>> start Extract to read

Does it mean you should master all Javascript before starting React? No.

Does it mean you don’t need to know any Javascript to learn React? Again, no.

Then, how much Javascript is needed to learn React? Now we’re asking the right questions. And to answer this, I’d say at least enough Javascript to tell it apart from React. Here’s why.

React is just a UI library; you can’t use it for everything

Most people learn React to develop web frontends. But a frontend of a modern website is not just the user interface. It also runs background activities to control its dynamic behavior. It has to fetch data from APIs, run calculations before making certain decisions, or validate the user’s actions before executing them.

As React’s official tagline says, though, React is only a UI library. It has the ability to decide how the web page and its components should look. It also has the means to rerender the page if some event triggers it. But it can’t do any of the other background activities a web frontend does, like making API calls.

The responsibility of doing the things that React cannot do then falls on the shoulders of the languages React is built on. That means, primarily, Javascript.

So, if you want to make an API call, you have to use Javascript’s Fetch API. If you're going to check whether the password user entered follows an accepted pattern, you need Javascript to compare it to a regular expression. If you need a function to calculate the estimated discount of a user’s order, again, it’s Javascript that can help you.

Since a website is not just a UI, a developer can’t rely on React for everything. It makes some level of Javascript knowledge a must for anyone who wants to learn to build frontends with React.

Knowing to tell Javascript and React apart gives you a smoother learning experience

Even in the early stages of learning React, many syntax and concepts you encounter come from Javascript. For example, the syntax for classes that React uses to define components is a part of Javascript ES6. The idea of using the “this” keyword to refer to an object instance is also introduced by Javascript.

The problem with React borrowing from Javascript concepts is not that you can’t learn them along with React itself. The problem is that you won’t know how to tell apart what’s React and what’s Javascript even as you move on to increasingly advanced topics.

How does not knowing to tell React and Javascript apart become a problem, though?

If you don’t know whether the code you write belongs to Javascript or React, you’ll have to struggle to find solutions when things go wrong. The answer to your dilemma may be on the Javascript end. But if you don’t have the Javascript knowledge to realize it, you will end up going on a wild goose chase sweeping through React docs.

Googling the right thing is a life-saving skill for a developer. If you mix up where to look for the answer, though, you’ll google how to do something in React when the “right thing” should include Javascript.

This situation can be pretty frustrating to a novice. It makes the entire learning process more complicated than it ought to be. Especially so for React, considering how it demands you to adopt a unique way of thinking for solving problems.

>> end Extract to read

Your tasks -
[1] From the article on learning React, reproduce word for word the passage that begins with the words "As React’s official" and ends after the words "making API calls.".
[2] According to the article on learning React, why must anyone who wants to build frontends with React know some Javascript? Answer in one to three sentences.

>> start Record extracts

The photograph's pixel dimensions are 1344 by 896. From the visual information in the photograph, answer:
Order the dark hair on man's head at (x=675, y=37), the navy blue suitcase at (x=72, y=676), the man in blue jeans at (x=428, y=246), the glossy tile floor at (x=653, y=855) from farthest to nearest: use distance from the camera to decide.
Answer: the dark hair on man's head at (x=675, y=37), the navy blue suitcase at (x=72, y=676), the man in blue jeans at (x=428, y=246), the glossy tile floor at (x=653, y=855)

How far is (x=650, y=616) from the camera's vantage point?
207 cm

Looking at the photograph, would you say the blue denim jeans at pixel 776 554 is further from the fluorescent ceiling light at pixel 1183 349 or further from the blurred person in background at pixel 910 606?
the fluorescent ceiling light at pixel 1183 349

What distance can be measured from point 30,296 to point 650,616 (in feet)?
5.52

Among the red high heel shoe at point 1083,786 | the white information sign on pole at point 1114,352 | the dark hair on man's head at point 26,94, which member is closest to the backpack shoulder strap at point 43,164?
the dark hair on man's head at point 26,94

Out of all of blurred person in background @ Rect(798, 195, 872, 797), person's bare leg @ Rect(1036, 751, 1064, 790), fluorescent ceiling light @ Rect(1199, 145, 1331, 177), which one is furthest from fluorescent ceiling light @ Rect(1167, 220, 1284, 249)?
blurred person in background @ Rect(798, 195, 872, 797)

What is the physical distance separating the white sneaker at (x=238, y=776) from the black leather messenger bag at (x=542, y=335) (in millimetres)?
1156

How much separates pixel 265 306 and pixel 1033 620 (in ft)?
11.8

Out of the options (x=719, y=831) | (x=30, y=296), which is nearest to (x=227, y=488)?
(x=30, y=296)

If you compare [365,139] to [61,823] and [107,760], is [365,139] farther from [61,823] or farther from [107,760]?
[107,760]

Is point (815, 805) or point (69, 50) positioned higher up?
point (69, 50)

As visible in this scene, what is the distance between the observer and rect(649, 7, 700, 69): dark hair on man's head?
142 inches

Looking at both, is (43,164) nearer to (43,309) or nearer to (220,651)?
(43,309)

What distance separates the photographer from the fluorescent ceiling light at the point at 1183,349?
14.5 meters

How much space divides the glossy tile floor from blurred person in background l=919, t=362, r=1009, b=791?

>> end Record extracts

Exercise results -
[1]
As React’s official tagline says, though, React is only a UI library. It has the ability to decide how the web page and its components should look. It also has the means to rerender the page if some event triggers it. But it can’t do any of the other background activities a web frontend does, like making API calls.

[2] React is only a UI library. It cannot handle the other work a web frontend does, such as making API calls, validating user input, or running calculations. Because a website is more than a UI, that work falls to Javascript, so some level of Javascript knowledge is a must.